## Task item
Repeat word for word the part of the passage on television time-jumps from "Alias season two" to "show going forward.".

## Extracted text
--- --- ---

On top of that, series showrunner Roberto Aguirre-Sacasa has confirmed (via CNN) that after those initial three high school-era episodes air, there will be a significant time jump within the Riverdale universe; he’s strongly hinting that the time jump will be up to four years. Which means the rest of season five could take place after the main cast goes to college, graduates, and then returns home. (In other words, the twenty-something actors will actually be able to play their actual ages for a change.)
Strange as it may sound, the “time-jump” has been a staple of television storytelling for years. Many shows have benefited from the clean slate that a big leap forward in time has given their stories. Before the townsfolk of Riverdale head down this tried and true story path, read what we believe to be some of the most memorable time-jumps in television history.
Alias season two
Super spy Sydney Bristow went through many dangerous missions in the first two seasons of Alias. But at the end of season two, she woke up in Hong Kong with no memory of how she got there. As it turns out, it was two whole years from where we had last seen her. The two-year time-jump, and finding out just what Sydney had been doing that entire time, formed the basis for much of the show’s third season.
Lost season three
Lost famously used flashbacks throughout the show’s first three years to fill in the blanks of the characters’ lives before the crash of Oceanic Airlines Flight 815. But in the season three finale, the series shocked everyone by revealing that one supposed flashback was in fact a flash forward, jumping ahead several months, if not years. This was a huge paradigm shift for the show going forward.

--- --- ---

## Source material
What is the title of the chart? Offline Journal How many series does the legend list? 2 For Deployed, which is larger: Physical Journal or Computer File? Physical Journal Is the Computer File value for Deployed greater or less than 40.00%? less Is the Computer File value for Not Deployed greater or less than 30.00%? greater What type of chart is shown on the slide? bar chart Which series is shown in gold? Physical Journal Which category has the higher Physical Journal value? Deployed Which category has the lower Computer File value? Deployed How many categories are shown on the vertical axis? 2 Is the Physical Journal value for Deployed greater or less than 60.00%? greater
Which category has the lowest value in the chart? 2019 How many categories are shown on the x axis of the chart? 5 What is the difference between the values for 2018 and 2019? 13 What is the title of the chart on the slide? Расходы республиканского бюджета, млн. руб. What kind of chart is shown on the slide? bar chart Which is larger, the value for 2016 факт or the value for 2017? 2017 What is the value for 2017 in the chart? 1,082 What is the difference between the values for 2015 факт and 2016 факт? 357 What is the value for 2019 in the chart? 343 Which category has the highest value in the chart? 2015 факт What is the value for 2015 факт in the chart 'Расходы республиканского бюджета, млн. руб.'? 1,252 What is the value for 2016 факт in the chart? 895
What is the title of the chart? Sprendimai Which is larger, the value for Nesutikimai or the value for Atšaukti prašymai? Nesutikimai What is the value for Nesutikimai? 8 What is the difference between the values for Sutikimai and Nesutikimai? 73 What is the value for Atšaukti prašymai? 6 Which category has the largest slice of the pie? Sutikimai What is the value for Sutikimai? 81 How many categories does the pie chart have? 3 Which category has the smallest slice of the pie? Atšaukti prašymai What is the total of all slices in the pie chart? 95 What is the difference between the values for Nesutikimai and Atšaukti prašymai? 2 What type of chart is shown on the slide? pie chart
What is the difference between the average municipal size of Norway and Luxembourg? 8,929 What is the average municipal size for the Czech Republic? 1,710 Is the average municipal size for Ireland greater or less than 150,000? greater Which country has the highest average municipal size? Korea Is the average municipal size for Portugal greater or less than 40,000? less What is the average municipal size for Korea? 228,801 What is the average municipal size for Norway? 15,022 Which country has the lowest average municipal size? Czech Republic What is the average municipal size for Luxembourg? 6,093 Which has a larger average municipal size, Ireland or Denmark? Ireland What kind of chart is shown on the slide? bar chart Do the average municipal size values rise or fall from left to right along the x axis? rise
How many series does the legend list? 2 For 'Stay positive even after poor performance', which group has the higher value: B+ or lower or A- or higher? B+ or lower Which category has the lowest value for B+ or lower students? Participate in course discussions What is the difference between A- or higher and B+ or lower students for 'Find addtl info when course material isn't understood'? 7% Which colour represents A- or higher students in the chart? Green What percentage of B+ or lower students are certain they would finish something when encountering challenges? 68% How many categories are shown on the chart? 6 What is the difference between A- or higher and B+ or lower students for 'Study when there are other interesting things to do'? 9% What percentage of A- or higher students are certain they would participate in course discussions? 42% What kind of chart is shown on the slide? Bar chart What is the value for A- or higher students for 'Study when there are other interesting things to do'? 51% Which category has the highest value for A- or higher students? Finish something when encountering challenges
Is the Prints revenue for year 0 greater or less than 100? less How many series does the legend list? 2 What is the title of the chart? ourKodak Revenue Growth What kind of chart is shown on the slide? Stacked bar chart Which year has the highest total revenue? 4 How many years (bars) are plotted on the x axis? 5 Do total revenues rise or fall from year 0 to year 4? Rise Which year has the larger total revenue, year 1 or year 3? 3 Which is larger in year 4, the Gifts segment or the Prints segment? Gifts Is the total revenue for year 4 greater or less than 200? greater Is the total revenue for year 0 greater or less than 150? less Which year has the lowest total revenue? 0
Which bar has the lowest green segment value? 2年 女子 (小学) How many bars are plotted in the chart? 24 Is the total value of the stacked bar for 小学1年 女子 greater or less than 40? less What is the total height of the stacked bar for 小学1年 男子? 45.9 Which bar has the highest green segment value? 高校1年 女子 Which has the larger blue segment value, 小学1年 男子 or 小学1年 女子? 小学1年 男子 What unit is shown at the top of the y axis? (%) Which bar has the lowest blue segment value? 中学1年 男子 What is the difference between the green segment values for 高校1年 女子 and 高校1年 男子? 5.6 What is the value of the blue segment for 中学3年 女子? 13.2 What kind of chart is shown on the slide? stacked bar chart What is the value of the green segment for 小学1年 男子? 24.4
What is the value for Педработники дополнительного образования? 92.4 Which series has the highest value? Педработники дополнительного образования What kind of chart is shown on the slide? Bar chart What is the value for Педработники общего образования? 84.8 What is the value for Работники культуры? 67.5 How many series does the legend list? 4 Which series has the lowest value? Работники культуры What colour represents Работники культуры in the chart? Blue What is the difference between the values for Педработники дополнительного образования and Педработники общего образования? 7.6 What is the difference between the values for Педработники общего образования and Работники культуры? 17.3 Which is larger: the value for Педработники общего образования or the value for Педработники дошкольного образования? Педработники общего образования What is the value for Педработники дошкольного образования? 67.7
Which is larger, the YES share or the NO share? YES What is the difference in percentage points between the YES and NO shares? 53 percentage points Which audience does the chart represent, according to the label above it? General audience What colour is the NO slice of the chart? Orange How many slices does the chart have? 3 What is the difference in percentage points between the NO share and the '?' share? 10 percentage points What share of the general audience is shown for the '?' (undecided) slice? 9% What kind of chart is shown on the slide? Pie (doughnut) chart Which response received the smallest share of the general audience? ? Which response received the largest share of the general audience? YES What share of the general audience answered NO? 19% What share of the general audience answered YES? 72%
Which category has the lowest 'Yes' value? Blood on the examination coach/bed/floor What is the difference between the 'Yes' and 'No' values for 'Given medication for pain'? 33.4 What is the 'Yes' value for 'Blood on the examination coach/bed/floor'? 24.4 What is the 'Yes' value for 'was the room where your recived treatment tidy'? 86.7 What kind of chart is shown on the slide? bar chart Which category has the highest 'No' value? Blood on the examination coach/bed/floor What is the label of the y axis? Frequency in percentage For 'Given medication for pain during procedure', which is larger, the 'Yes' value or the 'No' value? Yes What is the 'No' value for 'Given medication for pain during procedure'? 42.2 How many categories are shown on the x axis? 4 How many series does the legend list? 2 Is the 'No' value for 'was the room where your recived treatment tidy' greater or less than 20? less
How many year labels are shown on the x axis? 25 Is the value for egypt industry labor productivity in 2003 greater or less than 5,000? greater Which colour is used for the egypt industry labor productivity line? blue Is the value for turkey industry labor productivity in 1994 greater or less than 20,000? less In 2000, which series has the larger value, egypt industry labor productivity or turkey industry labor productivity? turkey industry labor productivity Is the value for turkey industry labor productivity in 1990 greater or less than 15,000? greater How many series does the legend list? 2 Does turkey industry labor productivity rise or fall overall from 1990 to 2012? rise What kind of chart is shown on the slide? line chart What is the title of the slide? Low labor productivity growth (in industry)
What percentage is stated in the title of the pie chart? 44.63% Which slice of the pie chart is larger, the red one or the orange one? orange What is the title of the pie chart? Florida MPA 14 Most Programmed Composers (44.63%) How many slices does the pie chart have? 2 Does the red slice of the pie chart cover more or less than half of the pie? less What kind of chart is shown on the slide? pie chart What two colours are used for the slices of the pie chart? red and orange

--- --- ---

## Finished exercise
Alias season two
Super spy Sydney Bristow went through many dangerous missions in the first two seasons of Alias. But at the end of season two, she woke up in Hong Kong with no memory of how she got there. As it turns out, it was two whole years from where we had last seen her. The two-year time-jump, and finding out just what Sydney had been doing that entire time, formed the basis for much of the show’s third season.
Lost season three
Lost famously used flashbacks throughout the show’s first three years to fill in the blanks of the characters’ lives before the crash of Oceanic Airlines Flight 815. But in the season three finale, the series shocked everyone by revealing that one supposed flashback was in fact a flash forward, jumping ahead several months, if not years. This was a huge paradigm shift for the show going forward.